Conservatives should recoil from the mentality of hard-liners on Iran.

John Allen Gay makes the conservative case for a nuclear deal with Iran:

No nuclear deal will be perfect, and it would certainly be preferable for Iran to have no centrifuges and to come clean about all its past nuclear activities. But conservatives have always taken special pride in their emphasis on what is possible, not what is ideal. We do not let the perfect become the enemy of the good.

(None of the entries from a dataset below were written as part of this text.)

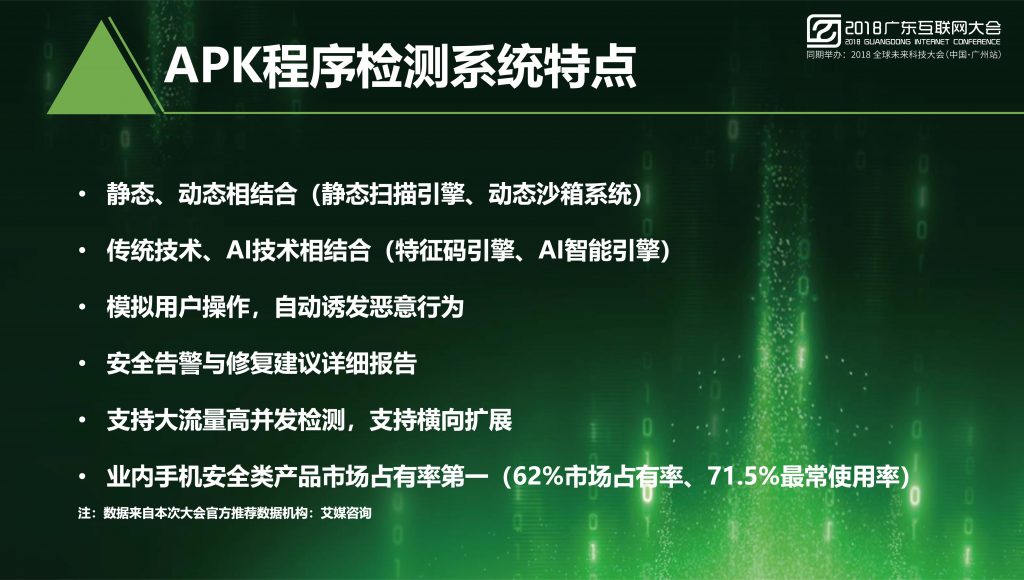 2018广东互联网大会
2018 GUANGDONG INTERNET CONFERENCE
同期举办：2018 全球未来科技大会（中国·广州站）

APK程序检测系统特点

• 静态、动态相结合（静态扫描引擎、动态沙箱系统）

• 传统技术、AI技术相结合（特征码引擎、AI智能引擎）

• 模拟用户操作，自动诱发恶意行为

• 安全告警与修复建议详细报告

• 支持大流量高并发检测，支持横向扩展

• 业内手机安全类产品市场占有率第一（62%市场占有率、71.5%最常使用率）

注：数据来自本次大会官方推荐数据机构：艾媒咨询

Gay makes a compelling case that reaching a comprehensive deal on the nuclear issue is the prudent, wise, and responsible thing to do. I very much hope that conservatives listen to what he’s saying, but recent experience and prevailing views about Iran on the right don’t give us many reasons to think that leading Republicans on this issue will take his advice. Gay observes that past Republican presidents have struck deals and made compromises with even uglier regimes than the one in Tehran, but these compromises were usually made over the loud objections of anticommunist hard-liners in their own party. When presidents from the other party attempted to make similar deals, the hard-liners were even more determined in their opposition. One need only think back a few years to the bizarrely contentious debate over New START to see how this works. Republican hard-liners were eager to portray even a modest arms control treaty as a giant sell-out to Russia, which it wasn’t, and they very nearly killed it. That wasn’t because the treaty was a bad one for the U.S., but simply because it was an agreement between a government that they loathed and an administration they wanted to oppose.

That points us to the differences between ideological hard-liners and temperamental conservatives. The former reject mutually beneficial deals because they usually reject the diplomatic engagement and compromise required to reach them, while the latter are quite willing to use diplomatic means to advance U.S. interests. Hard-liners are dead-set against reaching deals with Iran, even if they are actually better for all parties involved, because nothing short of total capitulation on the other side is considered acceptable. The only kind of negotiation that interests such people is negotiating for the other side’s surrender, which is one reason why they are so quick to denounce any compromise by our government in similar terms. It is in the nature of a hard-liner to see every deal as a betrayal and every compromise as a giveaway to the other side. If hard-liners saw the value in diplomatic compromises, they wouldn’t be hard-liners.

Conservatives should recoil from the mentality of such hard-liners for all the reasons Gay mentions. To do that, they first need to recognize that the hard-liners that are eager to sabotage the deal aren’t judging it on its merits, but have been determined to derail it from long before the moment when negotiations began. The hard-line position on the nuclear deal is an imprudent, unreasonable, and harmful one. Conservatives should want nothing to do with that, and should instead be open to a successful deal that advances both U.S. and Iranian interests and reduces the chances of conflict in the future.